Selon Olivier Bulot, directeur de l’OS Jersiaise France, « tous les taureaux présents sur le catalogue ne sont pas porteurs d’anomalies connues ». Parmi les anomalies génétiques connues et identifiées à ce jour, on retrouve essentiellement des problématiques liées au début de vie des animaux. La plus récente, nommée JNS (Jersey Neuropathy with Splayed Forelimbs), a été détectée fin 2020. Cette dégénérescence peut causer des problèmes de mortalité embryonnaire ou alors, si un veau atteint vient à naître, celui-ci présente des membres antérieurs écartés, c’est ce qu’on appelle un « veau araignée ». Dans ce cas, l’euthanasie est la seule issue. En janvier 2021, la fréquence des porteurs est de 5,92 % dans la population Jersiaise génotypée aux États-Unis.

« Récessive, cette anomalie ne se déclare que dans le cas où les deux parents sont porteurs », explique Aurore Cannesson, assistante technique chez BGS (Brune Génétique Services). « L’OS ne diffuse plus de taureaux porteurs de cette tare au niveau de la gamme commercialisée, mais des taureaux porteurs sont diffusés dans d’autres pays, ils peuvent donc entrer sur le marché autrement », annonce-t-elle.

À peine plus ancienne, détectée en 2018 au début de la génomique appliquée à la race Jersiaise, l’anomalie JH1 (Jersey Haplotype 1) « a expliqué beaucoup de problèmes de fertilité » selon Aurore Cannesson. Cette anomalie, également récessive, provoque de la mortalité embryonnaire lorsque les deux parents sont porteurs.

Mortalité embryonnaire en Brune

Equivalentes à l’anomalie JH1 en Jersiaise, les anomalies BH2, BH6 et BH14 en race Brune provoquent la mort embryonnaire du veau, ou dans les premières semaines de vie. « Ces anomalies, récessives, ne se déclarent que si les deux parents sont porteurs. À ce jour, il n’y a plus de taureaux porteurs de ces anomalies commercialisé en France, annonce Aurore Cannesson, même si elles ne sont pas encore éradiquées pour autant. »
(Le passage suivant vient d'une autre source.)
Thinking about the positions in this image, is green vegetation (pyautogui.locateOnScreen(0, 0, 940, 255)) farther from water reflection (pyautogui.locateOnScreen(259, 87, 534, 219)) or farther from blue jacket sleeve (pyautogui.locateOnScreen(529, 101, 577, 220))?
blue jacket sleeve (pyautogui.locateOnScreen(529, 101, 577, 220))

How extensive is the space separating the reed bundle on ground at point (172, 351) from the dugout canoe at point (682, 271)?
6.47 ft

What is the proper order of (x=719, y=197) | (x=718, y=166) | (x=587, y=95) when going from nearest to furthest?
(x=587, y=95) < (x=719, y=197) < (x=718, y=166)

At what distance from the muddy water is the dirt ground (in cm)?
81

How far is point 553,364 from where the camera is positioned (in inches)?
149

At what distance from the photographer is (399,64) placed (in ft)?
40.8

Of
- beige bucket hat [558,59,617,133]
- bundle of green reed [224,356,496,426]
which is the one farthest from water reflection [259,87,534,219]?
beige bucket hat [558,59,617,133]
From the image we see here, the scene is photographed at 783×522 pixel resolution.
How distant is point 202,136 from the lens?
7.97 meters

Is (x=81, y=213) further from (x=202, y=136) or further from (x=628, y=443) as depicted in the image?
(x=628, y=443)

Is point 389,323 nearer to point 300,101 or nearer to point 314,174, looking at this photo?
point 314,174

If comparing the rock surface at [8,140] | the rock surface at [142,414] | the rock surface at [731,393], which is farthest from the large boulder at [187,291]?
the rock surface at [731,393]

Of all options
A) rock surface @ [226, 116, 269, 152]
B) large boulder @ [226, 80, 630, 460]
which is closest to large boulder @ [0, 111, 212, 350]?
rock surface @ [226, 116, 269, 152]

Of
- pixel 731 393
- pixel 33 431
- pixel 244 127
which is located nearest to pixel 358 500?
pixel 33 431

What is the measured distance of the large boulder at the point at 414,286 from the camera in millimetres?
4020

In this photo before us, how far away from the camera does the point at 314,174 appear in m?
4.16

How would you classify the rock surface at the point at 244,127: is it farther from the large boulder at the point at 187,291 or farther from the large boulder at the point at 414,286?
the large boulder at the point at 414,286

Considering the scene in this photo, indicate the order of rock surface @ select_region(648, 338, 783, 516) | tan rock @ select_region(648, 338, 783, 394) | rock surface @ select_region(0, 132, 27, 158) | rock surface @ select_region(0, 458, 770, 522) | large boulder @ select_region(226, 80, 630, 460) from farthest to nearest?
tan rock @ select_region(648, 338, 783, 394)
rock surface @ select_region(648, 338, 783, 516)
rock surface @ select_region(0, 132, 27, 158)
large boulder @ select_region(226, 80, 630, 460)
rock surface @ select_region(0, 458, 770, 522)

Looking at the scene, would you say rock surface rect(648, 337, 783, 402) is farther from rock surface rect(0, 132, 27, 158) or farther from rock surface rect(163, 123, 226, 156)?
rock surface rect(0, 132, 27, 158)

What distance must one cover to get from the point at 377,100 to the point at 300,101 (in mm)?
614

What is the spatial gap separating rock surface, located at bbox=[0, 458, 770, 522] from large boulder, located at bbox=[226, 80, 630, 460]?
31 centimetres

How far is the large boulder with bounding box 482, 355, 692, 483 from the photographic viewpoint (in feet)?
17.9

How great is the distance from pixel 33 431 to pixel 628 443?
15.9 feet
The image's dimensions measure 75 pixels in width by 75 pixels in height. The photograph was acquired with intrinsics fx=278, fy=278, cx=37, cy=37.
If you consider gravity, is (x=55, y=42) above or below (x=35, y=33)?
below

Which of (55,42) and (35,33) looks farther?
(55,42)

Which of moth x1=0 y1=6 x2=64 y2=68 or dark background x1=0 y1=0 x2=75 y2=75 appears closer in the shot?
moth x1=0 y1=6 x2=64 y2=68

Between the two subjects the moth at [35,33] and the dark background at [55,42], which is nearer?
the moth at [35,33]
Un projet qui dresse le bilan des anomalies gérées par les races

Lancé en 2025, et prévu jusque 2027, le programme Ecogeno vise à mesurer les retombées socio-économiques de la sélection génomique en filière bovine. Entre 2012 et 2022, « le volume annuel de génotypages a été multiplié par 6,8 en race Holstein, 5,9 en race Montbéliarde et 3,8 en race Normande ». Ce projet s’intéresse notamment aux profils d’élevages utilisateurs de la génomique, à la gestion des anomalies génétiques et leurs coûts, ainsi qu’à l’évaluation de l’impact économique global de la sélection génomique sur la filière bovine.